**TEXTE DE LECTURE**
━━━━

Milly et Franck savourent le confort de leur cottage où s’annonce pour eux une retraite paisible. Ils ont même à leurs côtés pour faire barrage à leur solitude, la présence rassurante d’une étudiante hollandaise qui serait parfaite si elle ne portait pas, pour déambuler dans la maison, des shorts trop courts.

Mais qu’importe puisque, face à un invité silencieux installé sur un canapé su salon, le désaccord majeur entre eux est de savoir si c’est aux Caraïbes ou aux Bahamas que leur fils a passé ses dernières vacances.

Milly a toujours le dernier mot face à un Franck qui ne semble pas y attacher d’importance.

Et pourtant, derrière le calme apparent du déroulement des journées, derrière les chamailleries et les propos ordinaires, leurs voix banales distillent un venin qui va finir par faire craquer sans y toucher, la fine couche de glace qu’ils essaient de préserver.

━━━━

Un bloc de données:

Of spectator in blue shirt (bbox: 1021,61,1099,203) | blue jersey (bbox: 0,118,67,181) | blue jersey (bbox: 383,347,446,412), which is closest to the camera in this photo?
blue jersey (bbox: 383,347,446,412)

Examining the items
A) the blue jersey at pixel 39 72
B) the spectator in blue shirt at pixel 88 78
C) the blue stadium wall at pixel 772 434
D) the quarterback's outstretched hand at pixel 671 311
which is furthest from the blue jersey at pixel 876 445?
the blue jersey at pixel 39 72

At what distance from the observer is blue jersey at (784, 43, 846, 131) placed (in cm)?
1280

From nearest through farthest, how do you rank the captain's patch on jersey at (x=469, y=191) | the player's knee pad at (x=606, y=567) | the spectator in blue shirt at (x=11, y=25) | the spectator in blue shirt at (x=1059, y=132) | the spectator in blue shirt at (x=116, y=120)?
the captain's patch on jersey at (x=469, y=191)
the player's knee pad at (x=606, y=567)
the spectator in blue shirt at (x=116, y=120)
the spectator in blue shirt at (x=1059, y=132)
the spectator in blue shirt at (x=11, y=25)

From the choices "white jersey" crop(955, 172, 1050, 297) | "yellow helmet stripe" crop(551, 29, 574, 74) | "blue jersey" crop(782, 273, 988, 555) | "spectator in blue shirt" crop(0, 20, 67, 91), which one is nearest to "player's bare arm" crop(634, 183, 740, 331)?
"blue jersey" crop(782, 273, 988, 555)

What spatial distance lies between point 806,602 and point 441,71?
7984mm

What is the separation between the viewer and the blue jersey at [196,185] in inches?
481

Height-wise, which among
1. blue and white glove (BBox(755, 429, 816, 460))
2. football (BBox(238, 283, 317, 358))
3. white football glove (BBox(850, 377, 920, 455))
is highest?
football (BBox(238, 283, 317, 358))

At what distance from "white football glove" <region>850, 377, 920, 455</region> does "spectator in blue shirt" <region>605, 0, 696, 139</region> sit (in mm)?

━━━━

**ÉNONCÉ ÉCRIT A**
D'après le texte sur Milly et Franck :
(i) Quelle est la nationalité de l'étudiante qui vit avec le couple ?
(ii) Entre quelles deux destinations hésitent-ils pour les dernières vacances de leur fils ?
(iii) Lequel des deux a toujours le dernier mot ?
**ÉNONCÉ ÉCRIT B**
Pourriez-vous reprendre mot pour mot le passage du texte sur Milly et Franck qui va de « Milly et Franck » jusqu'à « essaient de préserver. » ?

**RÉPONSE ÉCRITE A**
(i) Elle est hollandaise.
(ii) Les Caraïbes et les Bahamas.
(iii) Milly.

**RÉPONSE ÉCRITE B**
Milly et Franck savourent le confort de leur cottage où s’annonce pour eux une retraite paisible. Ils ont même à leurs côtés pour faire barrage à leur solitude, la présence rassurante d’une étudiante hollandaise qui serait parfaite si elle ne portait pas, pour déambuler dans la maison, des shorts trop courts.

Mais qu’importe puisque, face à un invité silencieux installé sur un canapé su salon, le désaccord majeur entre eux est de savoir si c’est aux Caraïbes ou aux Bahamas que leur fils a passé ses dernières vacances.

Milly a toujours le dernier mot face à un Franck qui ne semble pas y attacher d’importance.

Et pourtant, derrière le calme apparent du déroulement des journées, derrière les chamailleries et les propos ordinaires, leurs voix banales distillent un venin qui va finir par faire craquer sans y toucher, la fine couche de glace qu’ils essaient de préserver.